PURPOSE: Piezo-assisted intracytoplasmic sperm injection (Piezo-ICSI) is reported to be an effective method for inseminating fragile oocytes compared with conventional ICSI (c-ICSI). However, infertile patient groups suitable for Piezo-ICSI have not been elucidated. This study was conducted to determine age groups suitable for Piezo-ICSI using sibling egg controls inseminated by a well-trained embryologist to reduce technical inequalities.
METHODS: A total of 947 matured oocytes were inseminated either by Piezo-ICSI or by c-ICSI in sibling oocytes as controls. Fertilization (2 pronuclei, PN), survival, and blastocyst development rates on day (D) 5 and D6 after insemination were compared between the Piezo-ICSI and c-ICSI groups. Further analyses were applied to groups of women >35 or ≤35 years of age.
RESULTS: There were no significant differences in fertilization, survival, or blastocyst development rates between the two insemination treatment groups. However, for women >35 years of age, the fertilization (P = .008) and blastocyst development (P = .016) rates with Piezo-ICSI on D5 and D6 were significantly higher than in those subjected to c-ICSI.
CONCLUSIONS: Piezo-ICSI was useful for inseminating oocytes from women >35 years of age.

INTRODUCTION

Although intracytoplasmic sperm injection (ICSI) has been largely restricted to patients showing repeated failure of in vitro fertilization (IVF), ICSI is widely recognized as a major technique in assisted reproductive technology (ART).1 When conventional ICSI (c‐ICSI) is performed, the injection needle penetrates the zona pellucida and then perforates the oolemma. Oocyte cytoplasm is then aspirated into the injection needle to rupture the oolemma, followed by injection of a spermatozoon.
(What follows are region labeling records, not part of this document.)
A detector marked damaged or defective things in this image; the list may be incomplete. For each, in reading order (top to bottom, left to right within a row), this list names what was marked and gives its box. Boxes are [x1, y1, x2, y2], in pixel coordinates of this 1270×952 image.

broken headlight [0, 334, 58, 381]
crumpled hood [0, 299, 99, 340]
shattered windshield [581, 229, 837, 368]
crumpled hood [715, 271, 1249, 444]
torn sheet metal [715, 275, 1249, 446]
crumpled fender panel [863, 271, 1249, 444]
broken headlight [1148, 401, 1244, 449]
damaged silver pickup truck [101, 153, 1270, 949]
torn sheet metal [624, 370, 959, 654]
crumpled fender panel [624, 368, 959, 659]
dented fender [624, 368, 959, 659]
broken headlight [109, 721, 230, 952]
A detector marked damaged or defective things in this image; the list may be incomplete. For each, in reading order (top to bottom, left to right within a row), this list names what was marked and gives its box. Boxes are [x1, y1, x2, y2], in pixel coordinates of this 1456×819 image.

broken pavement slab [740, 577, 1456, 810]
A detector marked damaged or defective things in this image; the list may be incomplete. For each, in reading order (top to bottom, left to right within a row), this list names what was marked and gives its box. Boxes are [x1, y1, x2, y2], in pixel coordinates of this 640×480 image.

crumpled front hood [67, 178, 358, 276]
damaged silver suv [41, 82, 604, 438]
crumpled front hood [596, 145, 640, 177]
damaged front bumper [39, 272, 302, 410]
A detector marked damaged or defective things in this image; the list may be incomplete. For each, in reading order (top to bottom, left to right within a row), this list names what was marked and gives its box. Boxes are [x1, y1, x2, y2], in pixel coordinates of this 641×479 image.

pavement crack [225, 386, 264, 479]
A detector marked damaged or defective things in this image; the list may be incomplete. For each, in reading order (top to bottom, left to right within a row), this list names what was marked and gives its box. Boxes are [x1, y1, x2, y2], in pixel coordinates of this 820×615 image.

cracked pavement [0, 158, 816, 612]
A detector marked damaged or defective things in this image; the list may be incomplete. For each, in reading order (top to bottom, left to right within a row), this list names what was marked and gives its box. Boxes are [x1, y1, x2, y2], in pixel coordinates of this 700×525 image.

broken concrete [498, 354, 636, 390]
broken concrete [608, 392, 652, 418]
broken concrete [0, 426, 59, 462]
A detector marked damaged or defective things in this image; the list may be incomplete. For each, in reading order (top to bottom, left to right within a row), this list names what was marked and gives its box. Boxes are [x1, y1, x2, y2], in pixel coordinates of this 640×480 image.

The injection process of c‐ICSI may affect fertilization, blastocyst development, and pregnancy rates, as needle penetration of the plasma membrane and the aspiration of cytoplasm by negative pressure can have a negative impact on oocytes, particularly oocytes from older women because their oocytes have fragile plasma membranes. In fact, cell membrane viscosity and elasticity are known to change with age in several cell types, such as erythrocytes, lymphocytes, and red blood cells.2. Piezo‐assisted ICSI (Piezo‐ICSI) markedly decreased physical pressure on the oocyte plasma membrane via a high‐speed micro‐advancing needle system. Kimura and Yanagimachi3 reported that Piezo‐ICSI improved the survival rate (up to 80%) of mouse oocytes, with a 78% fertilization rate. Yanagida et al applied Piezo‐ICSI to human oocytes and obtained improved survival (89% vs 81%) and fertilization (70% vs 54%) rates compared with c‐ICSI.4 To date, there have been a limited number of reports on the application of Piezo‐ICSI to human oocytes, from Huang's first report to a recent study by Hiraoka describing a very thin flattened pipette which may benefit Piezo‐ICSI. Although Piezo‐ICSI is expected to improve outcomes from the more fragile oocytes of older compared with younger women, limited information has been reported comparing outcomes from oocytes of aged and younger women by c‐ICSI or Piezo‐ICSI. We performed a prospective study using a well‐trained embryologist to determine whether Piezo‐ICSI may provide better outcomes than c‐ICSI or be a more effective ICSI technique for oocytes from aged compared with younger women.

MATERIALS AND METHODS

Study population

From October to December 2017, 137 patients with 1356 oocytes were studied at Hanabusa Women's Clinic (Table 1). Patients were stimulated with a standard superovulation protocol (see below), and oocytes from cycles with more than two retrieved mature oocytes were used in this study. As a result, 947 mature oocytes were studied: Half of the oocytes from each patient were inseminated using c‐ICSI and the remaining sibling oocytes were subjected to Piezo‐ICSI. This study was approved by the Institutional Review Board of Hanabusa Women's Clinic (IRB number Hanabusa Women's Clinic #07).

Table 1

Background of patients and ovarian stimulation protocols used before oocyte retrieval

Characteristics	Value
No. of patients	137
Age at ICSI (y)	37.1 ± 4.7
Basal FSH (mIU/mL)	7.4 ± 3.1
AMH (ng/mL)	3.1 ± 2.6
Age of male partner at ICSI (y)	39.8 ± 5.8
Ovarian stimulation protocol
Clomiphene citrate (%)	15/137 (10.9)
Aromatase inhibitor (%)	13/137 (9.5)
GnRH antagonist (%)	55/137 (40.1)
GnRH agonist (%)	54/137 (39.4)

Data are expressed as n or the mean ± standard deviation.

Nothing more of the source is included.